En conclusion, nous citons ci-dessous la traduction complète de la déclaration du Comité olympique russe en réponse au rapport de l’AMA :
Les accusations portées contre les sports russes trouvées dans le rapport de Richard McLaren sont si graves qu’une enquête complète est nécessaire, avec la participation de toutes les parties. Le Comité olympique russe a une politique de tolérance zéro et soutient la lutte contre le dopage. Il est prêt à apporter son assistance complète et à travailler ensemble, au besoin, avec toute organisation internationale.
Nous sommes totalement en désaccord avec l’opinion de M. McLaren que l’interdiction éventuelle faite à des centaines d’athlètes propres russes de concourir aux Jeux olympiques est une « conséquence désagréable » mais acceptable des charges contenues dans son rapport.
Les charges établies sont principalement basées sur des déclarations faites par Grigory Rodchenkov. Ceci est uniquement basé sur le témoignage de quelqu’un qui est à l’épicentre de cette entreprise criminelle, qui est un coup non seulement pour les carrières et les destins d’un grand nombre d’athlètes propres, mais aussi pour l’intégrité de l’ensemble du mouvement olympique international.
La Russie a lutté contre le dopage et continuera à se battre au niveau de l’État, durcissant régulièrement les sanctions pour toute activité illégale de ce type et faisant respecter un précepte de peine inévitable.
Le Comité olympique russe soutient pleinement les peines les plus sévères possibles contre toute personne qui soit utilise des médicaments interdits ou encourage leur utilisation.

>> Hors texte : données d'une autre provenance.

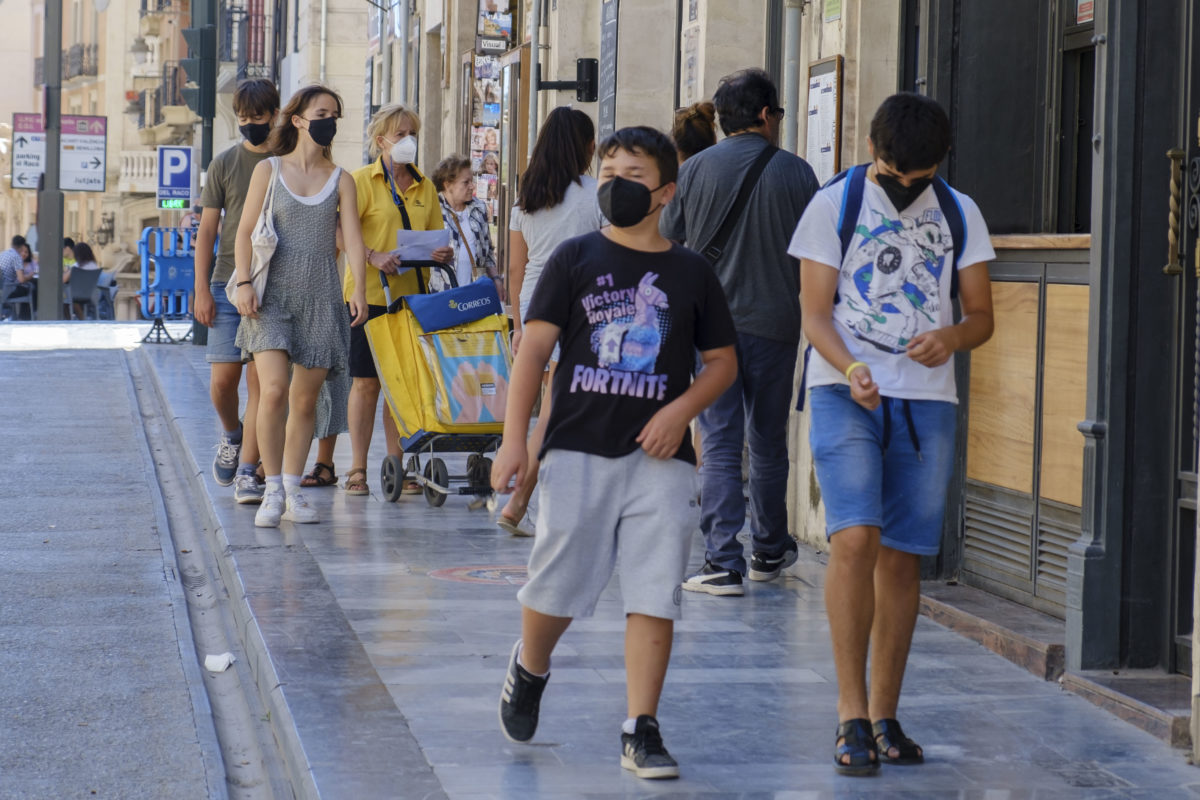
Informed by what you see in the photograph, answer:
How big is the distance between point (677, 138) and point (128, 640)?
309 cm

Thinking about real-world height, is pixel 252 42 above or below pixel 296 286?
above

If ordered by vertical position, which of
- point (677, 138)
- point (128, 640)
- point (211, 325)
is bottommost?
point (128, 640)

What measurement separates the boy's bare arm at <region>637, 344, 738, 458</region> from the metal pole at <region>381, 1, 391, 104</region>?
21.0 metres

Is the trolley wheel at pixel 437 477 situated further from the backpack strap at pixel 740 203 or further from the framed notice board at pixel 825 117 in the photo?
the backpack strap at pixel 740 203

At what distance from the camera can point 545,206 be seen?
26.9 ft

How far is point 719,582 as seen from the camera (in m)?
7.32

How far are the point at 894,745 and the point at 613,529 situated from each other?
3.05 feet

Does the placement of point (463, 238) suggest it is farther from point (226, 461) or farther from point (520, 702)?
point (520, 702)

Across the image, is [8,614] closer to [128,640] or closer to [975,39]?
[128,640]

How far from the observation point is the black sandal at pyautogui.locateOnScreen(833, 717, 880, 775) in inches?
186

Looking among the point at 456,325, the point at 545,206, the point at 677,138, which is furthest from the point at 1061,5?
the point at 456,325

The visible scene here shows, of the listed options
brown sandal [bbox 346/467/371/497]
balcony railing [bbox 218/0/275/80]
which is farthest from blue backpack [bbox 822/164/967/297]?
balcony railing [bbox 218/0/275/80]

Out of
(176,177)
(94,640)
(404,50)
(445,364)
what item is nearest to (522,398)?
(94,640)

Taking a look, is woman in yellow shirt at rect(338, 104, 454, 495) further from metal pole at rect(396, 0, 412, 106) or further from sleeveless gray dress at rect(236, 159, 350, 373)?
metal pole at rect(396, 0, 412, 106)
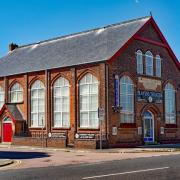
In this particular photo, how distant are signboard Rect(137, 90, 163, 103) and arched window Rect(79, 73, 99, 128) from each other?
4365 mm

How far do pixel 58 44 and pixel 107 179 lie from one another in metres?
33.3

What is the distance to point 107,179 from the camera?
13883mm

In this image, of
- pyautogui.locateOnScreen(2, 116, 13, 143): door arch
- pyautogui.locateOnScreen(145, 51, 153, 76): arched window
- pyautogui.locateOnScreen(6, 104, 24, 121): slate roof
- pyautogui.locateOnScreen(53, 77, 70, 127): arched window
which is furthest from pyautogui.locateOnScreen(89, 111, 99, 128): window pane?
pyautogui.locateOnScreen(2, 116, 13, 143): door arch

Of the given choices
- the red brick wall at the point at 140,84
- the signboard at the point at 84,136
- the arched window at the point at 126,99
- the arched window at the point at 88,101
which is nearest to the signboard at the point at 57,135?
the signboard at the point at 84,136

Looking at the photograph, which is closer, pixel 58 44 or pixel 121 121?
pixel 121 121

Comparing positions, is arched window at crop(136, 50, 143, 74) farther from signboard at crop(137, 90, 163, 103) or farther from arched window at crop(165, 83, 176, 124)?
arched window at crop(165, 83, 176, 124)

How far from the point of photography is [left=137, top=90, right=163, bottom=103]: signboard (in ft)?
127

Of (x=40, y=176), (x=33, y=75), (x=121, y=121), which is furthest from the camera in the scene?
(x=33, y=75)

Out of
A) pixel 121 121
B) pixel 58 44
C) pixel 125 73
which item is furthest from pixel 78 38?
pixel 121 121

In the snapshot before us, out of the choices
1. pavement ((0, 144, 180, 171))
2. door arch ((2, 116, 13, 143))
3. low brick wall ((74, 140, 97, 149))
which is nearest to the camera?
pavement ((0, 144, 180, 171))

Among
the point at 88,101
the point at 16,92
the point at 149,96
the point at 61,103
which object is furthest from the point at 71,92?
the point at 16,92

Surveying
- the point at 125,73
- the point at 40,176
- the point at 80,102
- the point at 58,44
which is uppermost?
the point at 58,44

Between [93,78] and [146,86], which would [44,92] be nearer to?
[93,78]

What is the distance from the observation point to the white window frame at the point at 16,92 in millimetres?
44625
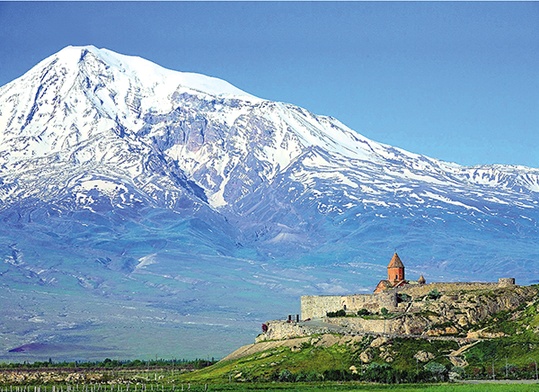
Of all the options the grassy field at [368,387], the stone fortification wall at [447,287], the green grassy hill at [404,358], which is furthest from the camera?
the stone fortification wall at [447,287]

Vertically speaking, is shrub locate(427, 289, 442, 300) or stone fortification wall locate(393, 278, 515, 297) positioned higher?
stone fortification wall locate(393, 278, 515, 297)

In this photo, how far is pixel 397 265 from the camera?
11000 cm

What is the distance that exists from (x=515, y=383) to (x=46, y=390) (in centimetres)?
3348

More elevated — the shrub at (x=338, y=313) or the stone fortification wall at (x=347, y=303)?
the stone fortification wall at (x=347, y=303)

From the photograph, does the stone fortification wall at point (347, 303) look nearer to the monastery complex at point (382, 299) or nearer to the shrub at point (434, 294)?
the monastery complex at point (382, 299)

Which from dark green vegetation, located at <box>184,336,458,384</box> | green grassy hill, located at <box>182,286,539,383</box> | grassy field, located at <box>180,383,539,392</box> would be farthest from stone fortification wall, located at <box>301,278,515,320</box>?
grassy field, located at <box>180,383,539,392</box>

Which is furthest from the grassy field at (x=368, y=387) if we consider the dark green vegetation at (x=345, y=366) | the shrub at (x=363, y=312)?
the shrub at (x=363, y=312)

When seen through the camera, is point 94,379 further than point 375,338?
Yes

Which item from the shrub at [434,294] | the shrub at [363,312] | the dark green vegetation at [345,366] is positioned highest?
the shrub at [434,294]

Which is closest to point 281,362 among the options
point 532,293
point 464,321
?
point 464,321

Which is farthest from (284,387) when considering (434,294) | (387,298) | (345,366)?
(434,294)

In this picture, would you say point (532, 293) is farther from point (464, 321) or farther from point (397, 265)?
point (397, 265)

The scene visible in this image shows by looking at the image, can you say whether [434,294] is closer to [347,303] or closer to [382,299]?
[382,299]

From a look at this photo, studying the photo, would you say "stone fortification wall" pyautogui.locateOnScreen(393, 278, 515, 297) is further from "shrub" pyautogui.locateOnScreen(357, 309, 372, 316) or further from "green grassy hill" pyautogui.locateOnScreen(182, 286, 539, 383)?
"green grassy hill" pyautogui.locateOnScreen(182, 286, 539, 383)
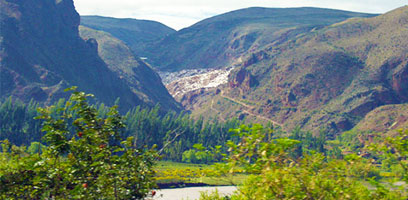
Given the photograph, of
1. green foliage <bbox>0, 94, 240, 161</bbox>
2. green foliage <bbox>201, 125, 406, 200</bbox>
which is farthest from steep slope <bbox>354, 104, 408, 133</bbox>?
green foliage <bbox>201, 125, 406, 200</bbox>

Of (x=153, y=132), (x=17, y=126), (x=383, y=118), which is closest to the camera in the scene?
(x=17, y=126)

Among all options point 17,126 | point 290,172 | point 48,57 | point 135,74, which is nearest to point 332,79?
point 135,74

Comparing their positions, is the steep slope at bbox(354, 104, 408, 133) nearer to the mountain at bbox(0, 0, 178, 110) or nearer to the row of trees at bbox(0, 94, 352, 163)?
the row of trees at bbox(0, 94, 352, 163)

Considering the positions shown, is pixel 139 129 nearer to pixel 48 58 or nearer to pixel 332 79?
pixel 48 58

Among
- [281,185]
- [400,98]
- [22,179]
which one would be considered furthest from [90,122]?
[400,98]

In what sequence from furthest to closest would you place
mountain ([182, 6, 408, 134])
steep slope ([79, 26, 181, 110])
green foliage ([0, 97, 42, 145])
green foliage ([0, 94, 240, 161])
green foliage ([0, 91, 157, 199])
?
steep slope ([79, 26, 181, 110]) → mountain ([182, 6, 408, 134]) → green foliage ([0, 94, 240, 161]) → green foliage ([0, 97, 42, 145]) → green foliage ([0, 91, 157, 199])

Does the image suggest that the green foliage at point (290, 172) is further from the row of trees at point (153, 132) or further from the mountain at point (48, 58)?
the mountain at point (48, 58)
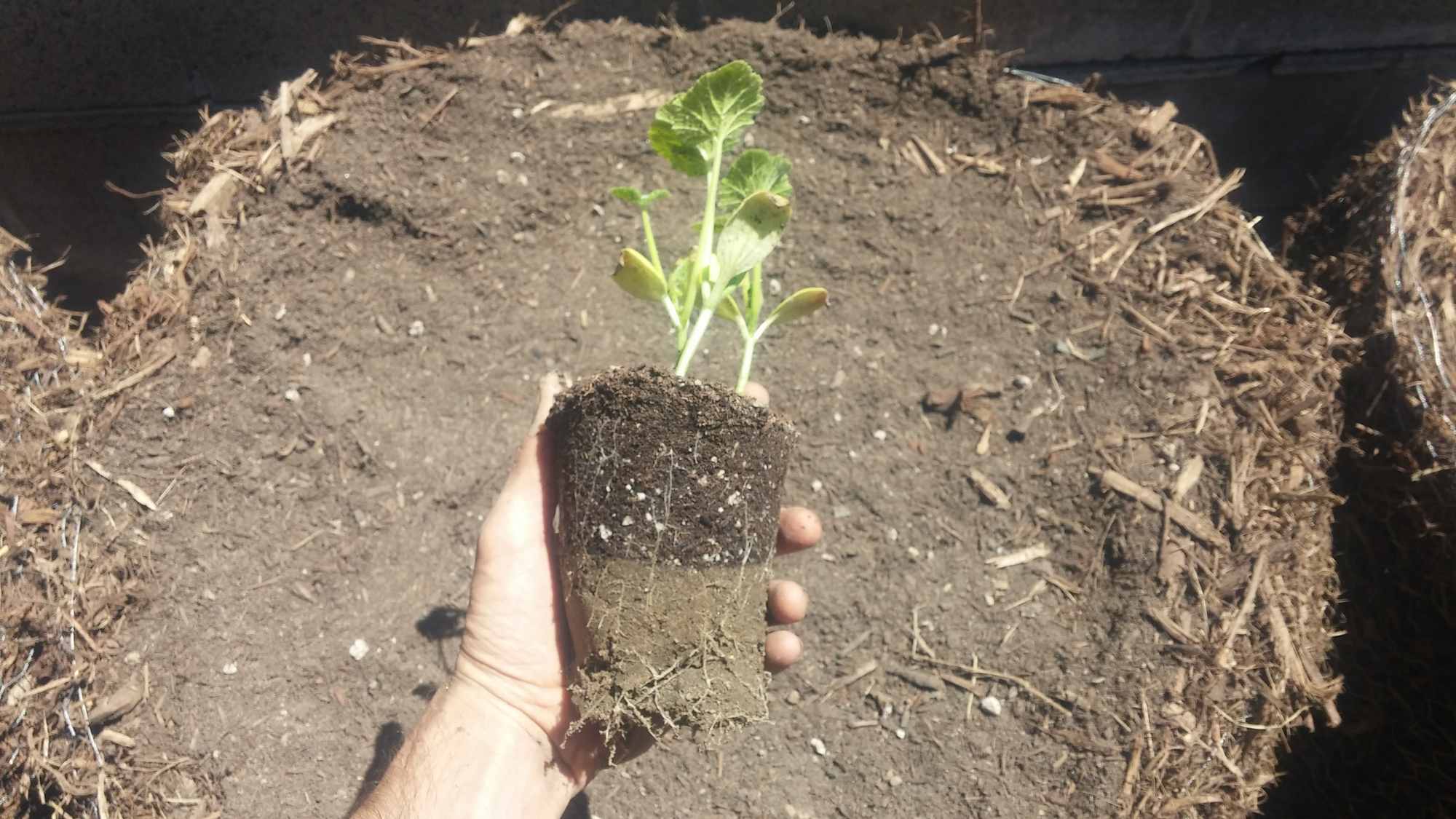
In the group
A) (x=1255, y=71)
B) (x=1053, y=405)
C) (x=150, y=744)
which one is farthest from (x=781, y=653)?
Answer: (x=1255, y=71)

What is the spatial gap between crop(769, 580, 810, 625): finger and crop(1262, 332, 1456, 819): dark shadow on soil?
129 centimetres

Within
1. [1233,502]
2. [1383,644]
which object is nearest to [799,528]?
[1233,502]

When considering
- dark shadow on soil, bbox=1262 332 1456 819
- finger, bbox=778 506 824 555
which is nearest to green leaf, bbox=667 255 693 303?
finger, bbox=778 506 824 555

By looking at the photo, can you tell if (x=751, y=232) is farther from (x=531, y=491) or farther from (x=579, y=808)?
(x=579, y=808)

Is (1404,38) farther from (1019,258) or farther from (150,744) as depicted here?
(150,744)

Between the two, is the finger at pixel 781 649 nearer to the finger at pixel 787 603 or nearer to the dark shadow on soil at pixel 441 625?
the finger at pixel 787 603

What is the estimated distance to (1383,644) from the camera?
6.08 ft

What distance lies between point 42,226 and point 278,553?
1.41 metres

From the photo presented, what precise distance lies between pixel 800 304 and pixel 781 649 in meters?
0.65

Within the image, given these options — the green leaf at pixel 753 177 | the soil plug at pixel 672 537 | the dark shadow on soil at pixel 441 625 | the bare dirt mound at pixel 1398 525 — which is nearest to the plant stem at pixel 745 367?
the soil plug at pixel 672 537

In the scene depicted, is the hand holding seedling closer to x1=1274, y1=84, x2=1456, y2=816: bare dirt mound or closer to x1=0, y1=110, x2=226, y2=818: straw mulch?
x1=0, y1=110, x2=226, y2=818: straw mulch

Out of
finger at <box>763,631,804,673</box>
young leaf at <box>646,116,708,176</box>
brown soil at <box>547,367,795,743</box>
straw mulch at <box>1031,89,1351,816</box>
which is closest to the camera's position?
brown soil at <box>547,367,795,743</box>

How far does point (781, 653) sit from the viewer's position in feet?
5.03

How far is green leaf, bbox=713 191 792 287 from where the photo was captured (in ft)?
4.00
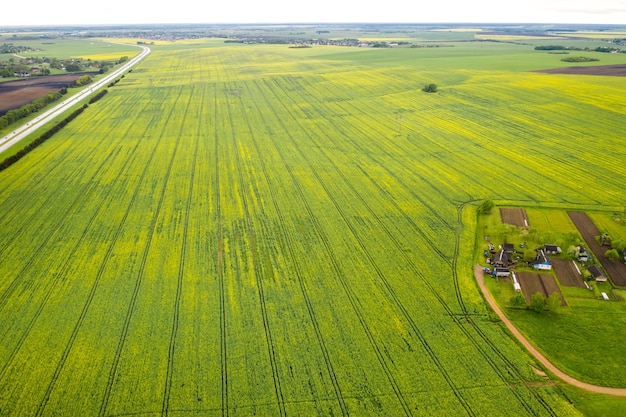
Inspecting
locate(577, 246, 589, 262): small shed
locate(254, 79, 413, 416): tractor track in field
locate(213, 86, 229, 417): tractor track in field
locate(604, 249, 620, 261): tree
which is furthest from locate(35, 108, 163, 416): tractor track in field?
locate(604, 249, 620, 261): tree

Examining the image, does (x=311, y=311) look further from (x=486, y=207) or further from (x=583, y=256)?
(x=583, y=256)

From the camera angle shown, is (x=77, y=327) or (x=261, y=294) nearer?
(x=77, y=327)

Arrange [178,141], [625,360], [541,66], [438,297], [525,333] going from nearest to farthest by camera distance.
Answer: [625,360] → [525,333] → [438,297] → [178,141] → [541,66]

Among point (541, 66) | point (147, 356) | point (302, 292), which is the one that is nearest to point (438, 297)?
point (302, 292)

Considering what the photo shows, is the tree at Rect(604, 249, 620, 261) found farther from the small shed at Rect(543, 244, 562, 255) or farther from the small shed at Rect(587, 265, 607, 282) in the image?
the small shed at Rect(543, 244, 562, 255)

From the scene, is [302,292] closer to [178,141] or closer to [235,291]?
[235,291]

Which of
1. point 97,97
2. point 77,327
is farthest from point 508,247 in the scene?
point 97,97
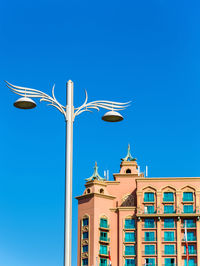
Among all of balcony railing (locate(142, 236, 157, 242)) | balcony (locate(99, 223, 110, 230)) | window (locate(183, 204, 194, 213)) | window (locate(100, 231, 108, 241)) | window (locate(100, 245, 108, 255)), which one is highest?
window (locate(183, 204, 194, 213))

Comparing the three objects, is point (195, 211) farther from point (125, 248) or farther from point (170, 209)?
point (125, 248)

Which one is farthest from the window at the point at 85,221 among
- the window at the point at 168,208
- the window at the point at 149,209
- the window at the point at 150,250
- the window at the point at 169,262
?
the window at the point at 169,262

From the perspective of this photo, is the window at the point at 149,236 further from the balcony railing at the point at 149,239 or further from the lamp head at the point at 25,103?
the lamp head at the point at 25,103

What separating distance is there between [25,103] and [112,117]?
3549mm

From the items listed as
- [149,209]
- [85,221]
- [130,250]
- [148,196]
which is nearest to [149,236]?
[130,250]

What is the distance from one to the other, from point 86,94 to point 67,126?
2200 millimetres

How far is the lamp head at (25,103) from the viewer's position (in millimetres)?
25234

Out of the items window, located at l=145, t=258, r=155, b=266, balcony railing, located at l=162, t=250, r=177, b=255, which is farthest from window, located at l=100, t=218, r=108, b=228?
balcony railing, located at l=162, t=250, r=177, b=255

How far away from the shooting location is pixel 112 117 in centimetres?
2672

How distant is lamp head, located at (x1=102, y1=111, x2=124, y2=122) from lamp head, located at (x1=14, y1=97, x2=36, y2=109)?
2984 millimetres

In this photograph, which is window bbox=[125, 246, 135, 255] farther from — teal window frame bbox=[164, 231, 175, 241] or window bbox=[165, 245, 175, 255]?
teal window frame bbox=[164, 231, 175, 241]

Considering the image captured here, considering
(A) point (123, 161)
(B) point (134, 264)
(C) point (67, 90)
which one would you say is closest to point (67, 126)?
(C) point (67, 90)

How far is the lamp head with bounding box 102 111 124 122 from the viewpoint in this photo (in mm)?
26516

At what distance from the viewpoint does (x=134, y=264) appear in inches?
4377
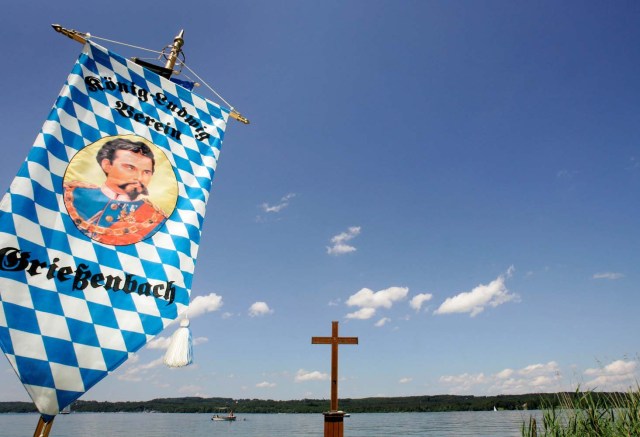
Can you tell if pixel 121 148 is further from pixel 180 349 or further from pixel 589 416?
pixel 589 416

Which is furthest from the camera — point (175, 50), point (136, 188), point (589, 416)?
point (589, 416)

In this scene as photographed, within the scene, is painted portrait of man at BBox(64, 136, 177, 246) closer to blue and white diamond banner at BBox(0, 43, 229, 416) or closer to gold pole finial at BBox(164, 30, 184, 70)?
blue and white diamond banner at BBox(0, 43, 229, 416)

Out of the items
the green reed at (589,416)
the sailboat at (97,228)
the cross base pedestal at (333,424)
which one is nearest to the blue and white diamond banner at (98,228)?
the sailboat at (97,228)

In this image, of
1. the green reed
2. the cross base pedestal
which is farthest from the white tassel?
the green reed

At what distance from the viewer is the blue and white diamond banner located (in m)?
2.63

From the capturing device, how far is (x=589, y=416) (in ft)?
23.4

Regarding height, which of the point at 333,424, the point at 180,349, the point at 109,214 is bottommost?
the point at 333,424

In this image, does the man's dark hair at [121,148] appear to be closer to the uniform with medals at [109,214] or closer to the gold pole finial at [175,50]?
the uniform with medals at [109,214]

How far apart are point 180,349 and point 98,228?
4.42 ft

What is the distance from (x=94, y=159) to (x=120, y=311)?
135 cm

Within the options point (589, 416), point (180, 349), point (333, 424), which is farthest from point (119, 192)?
point (589, 416)

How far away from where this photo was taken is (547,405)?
25.4 feet

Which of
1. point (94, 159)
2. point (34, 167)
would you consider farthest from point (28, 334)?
point (94, 159)

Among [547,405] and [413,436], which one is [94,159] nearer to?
[547,405]
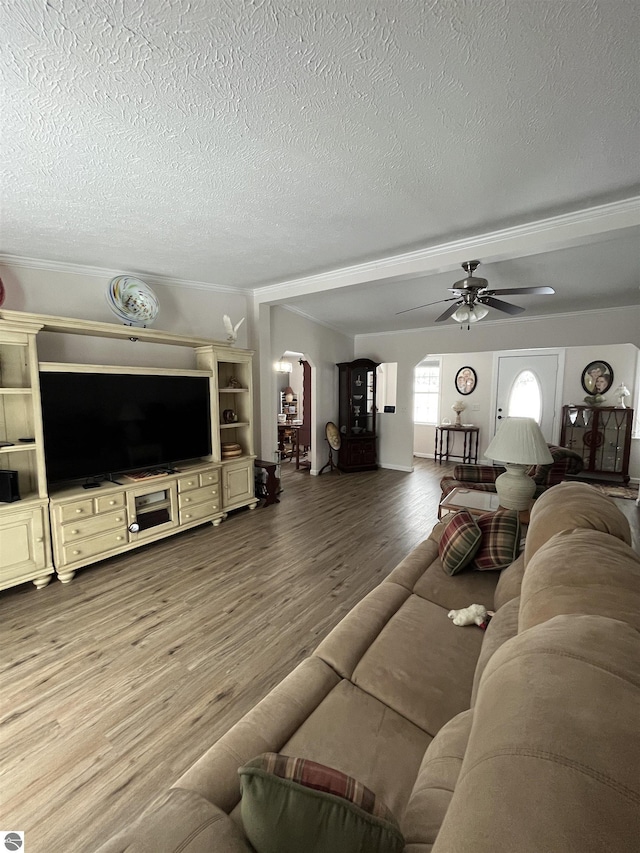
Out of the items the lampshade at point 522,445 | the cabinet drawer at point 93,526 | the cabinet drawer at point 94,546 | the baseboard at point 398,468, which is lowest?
the baseboard at point 398,468

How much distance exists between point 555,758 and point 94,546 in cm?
326

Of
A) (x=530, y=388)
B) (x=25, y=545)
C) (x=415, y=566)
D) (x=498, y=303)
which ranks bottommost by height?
(x=25, y=545)

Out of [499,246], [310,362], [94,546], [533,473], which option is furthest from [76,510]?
[533,473]

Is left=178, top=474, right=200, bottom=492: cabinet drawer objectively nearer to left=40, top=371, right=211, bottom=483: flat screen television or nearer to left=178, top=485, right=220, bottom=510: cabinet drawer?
left=178, top=485, right=220, bottom=510: cabinet drawer

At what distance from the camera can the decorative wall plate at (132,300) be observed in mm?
3238

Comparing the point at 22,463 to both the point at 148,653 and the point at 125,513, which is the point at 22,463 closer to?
the point at 125,513

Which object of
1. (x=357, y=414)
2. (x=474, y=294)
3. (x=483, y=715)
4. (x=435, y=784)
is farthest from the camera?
(x=357, y=414)

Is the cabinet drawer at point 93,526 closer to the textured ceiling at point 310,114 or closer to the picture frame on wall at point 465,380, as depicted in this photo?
the textured ceiling at point 310,114

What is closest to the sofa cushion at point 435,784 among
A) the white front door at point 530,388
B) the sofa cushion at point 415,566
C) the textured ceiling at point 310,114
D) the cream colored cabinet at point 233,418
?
the sofa cushion at point 415,566

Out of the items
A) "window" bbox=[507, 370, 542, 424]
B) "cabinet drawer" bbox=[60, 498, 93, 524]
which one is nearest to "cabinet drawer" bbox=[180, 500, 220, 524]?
"cabinet drawer" bbox=[60, 498, 93, 524]

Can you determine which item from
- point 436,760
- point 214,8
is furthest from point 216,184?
point 436,760

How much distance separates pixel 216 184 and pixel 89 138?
0.63 metres

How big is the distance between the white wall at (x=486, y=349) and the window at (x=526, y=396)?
412mm

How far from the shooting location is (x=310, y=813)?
2.10ft
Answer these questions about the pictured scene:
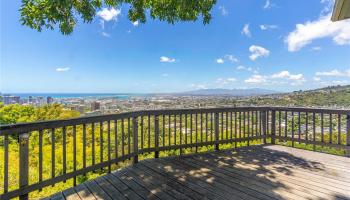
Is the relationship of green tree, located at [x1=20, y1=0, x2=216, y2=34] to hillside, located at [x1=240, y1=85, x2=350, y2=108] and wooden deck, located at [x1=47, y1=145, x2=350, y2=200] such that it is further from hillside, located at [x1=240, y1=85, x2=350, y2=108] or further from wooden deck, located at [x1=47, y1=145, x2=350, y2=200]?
hillside, located at [x1=240, y1=85, x2=350, y2=108]

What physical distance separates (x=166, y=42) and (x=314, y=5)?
47.1 feet

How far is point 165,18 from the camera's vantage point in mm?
4992

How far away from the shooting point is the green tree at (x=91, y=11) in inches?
146

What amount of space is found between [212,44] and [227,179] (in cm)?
1879

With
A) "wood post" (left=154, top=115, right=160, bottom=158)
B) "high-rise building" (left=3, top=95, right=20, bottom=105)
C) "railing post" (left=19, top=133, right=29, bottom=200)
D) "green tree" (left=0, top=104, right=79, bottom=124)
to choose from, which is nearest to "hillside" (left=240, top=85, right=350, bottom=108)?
"wood post" (left=154, top=115, right=160, bottom=158)

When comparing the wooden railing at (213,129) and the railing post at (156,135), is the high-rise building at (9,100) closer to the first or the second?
the wooden railing at (213,129)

Dans le même temps, le COR, agissant en pleine conformité avec la Charte olympique, s’engage à toujours protéger les droits des athlètes propres. Ceux qui tout au long de leur carrière, grâce à un entrainement incessant, le talent et la volonté, cherchent à réaliser leurs rêves olympiques ne devraient pas voir leur avenir déterminé par des accusations sans fondement, non motivées et les actes criminels de certains individus. Pour nous, c’est une question de principe.Liens
Note du traducteur
Ce qui va être intéressant, c'est la réaction des États proches de la Russie. Est-ce que la Chine par exemple pourrait se solidariser ? Il est dommage que le Brésil ait subi ce coup d’État car peut être que Dilma Roussef aurait menacé d'inviter quand même la délégation russe.